Transcript Data

Load, index, and query transcript annotations from GTF files for long-read single-cell analysis.

ClassifyBubble


def ClassifyBubble(
    bubble, attributes
):

Call self as a function.


FindBubbles


def FindBubbles(
    spliceGraph
):

Same as Wang’s FindBubbles – single pass from root to sink.


BuildSpliceGraph


def BuildSpliceGraph(
    inputDF
):

Call self as a function.


SmoothEnds


def SmoothEnds(
    inputDF
):

Same as Wang’s SmoothEnds but operates on our small 2-row DataFrame: columns: [‘transcript_ID’,‘chrom’,‘strand’,‘exonStart’,‘exonEnd’]


CheckOverlap


def CheckOverlap(
    tuple1, tuple2
):

Call self as a function.


TranscriptIndex


def TranscriptIndex(
    tx_by_id:Dict, gene_to_tx:Dict, genename_to_tx:Dict, cache_key:str
):

Fast, read-only index built from a GTF/GFF. O(1) lookups for blocks & metadata.


TxRecord


def TxRecord(
    transcript_id:str, gene_id:Optional, gene_name:Optional, transcript_name:Optional, transcript_type:Optional,
    chrom:str, strand:int, span:Tuple, exons:ndarray, cds:ndarray, utr5:ndarray, utr3:ndarray
)->None:

classify_transcript_pair_from_index


def classify_transcript_pair_from_index(
    idx:TranscriptIndex, tid1:str, tid2:str
)->DataFrame:

Enumerate transcript-structure differences between two isoforms using Wang’s bubble algorithm, backed by our TranscriptIndex.

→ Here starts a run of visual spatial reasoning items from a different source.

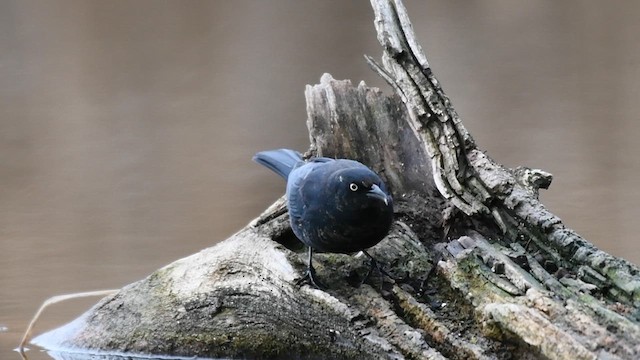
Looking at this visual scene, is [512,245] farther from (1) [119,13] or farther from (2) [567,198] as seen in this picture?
(1) [119,13]

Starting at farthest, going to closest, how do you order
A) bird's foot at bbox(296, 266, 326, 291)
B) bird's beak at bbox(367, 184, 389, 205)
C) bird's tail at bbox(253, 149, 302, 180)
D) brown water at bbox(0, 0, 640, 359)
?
A: brown water at bbox(0, 0, 640, 359)
bird's tail at bbox(253, 149, 302, 180)
bird's foot at bbox(296, 266, 326, 291)
bird's beak at bbox(367, 184, 389, 205)

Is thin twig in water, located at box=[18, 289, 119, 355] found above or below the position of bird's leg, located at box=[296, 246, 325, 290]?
below

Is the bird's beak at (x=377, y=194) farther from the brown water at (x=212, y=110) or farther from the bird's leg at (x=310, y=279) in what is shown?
the brown water at (x=212, y=110)

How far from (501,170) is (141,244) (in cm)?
191

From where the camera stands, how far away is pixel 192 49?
18.2ft

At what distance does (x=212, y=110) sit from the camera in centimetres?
502

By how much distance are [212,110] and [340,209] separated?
320 cm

Returns a DataFrame with columns: [‘transcript1’, ‘transcript2’, ‘event’, ‘coordinates’]

TranscriptData


TranscriptData


def TranscriptData(
    gtf_file:str, # Path to GTF/GFF file.
    reference_fasta:Optional=None, # Path to reference genome FASTA for sequence retrieval.
    cache_dir:Optional=None, # Directory to cache the built index.
    gene_name_map:Union=None, # Mapping from transcript_id to gene_name. Useful for GFF files
(like PacBio) that lack gene_name attributes. Can be:
- Path to TSV file with columns [transcript_id, gene_name]
- Dict mapping transcript_id -> gene_name  
- DataFrame (use transcript_id_col and gene_name_col to specify columns)
For PacBio format (e.g., 'PB.10.82:DDX11L17'), the base
transcript_id will be extracted for matching.
    transcript_id_col:Optional=None, # Column name for transcript_id when gene_name_map is a DataFrame.
    gene_name_col:Optional=None, # Column name for gene_name when gene_name_map is a DataFrame.
):

Fast, drop-in replacement for your old TranscriptData, backed by TranscriptIndex.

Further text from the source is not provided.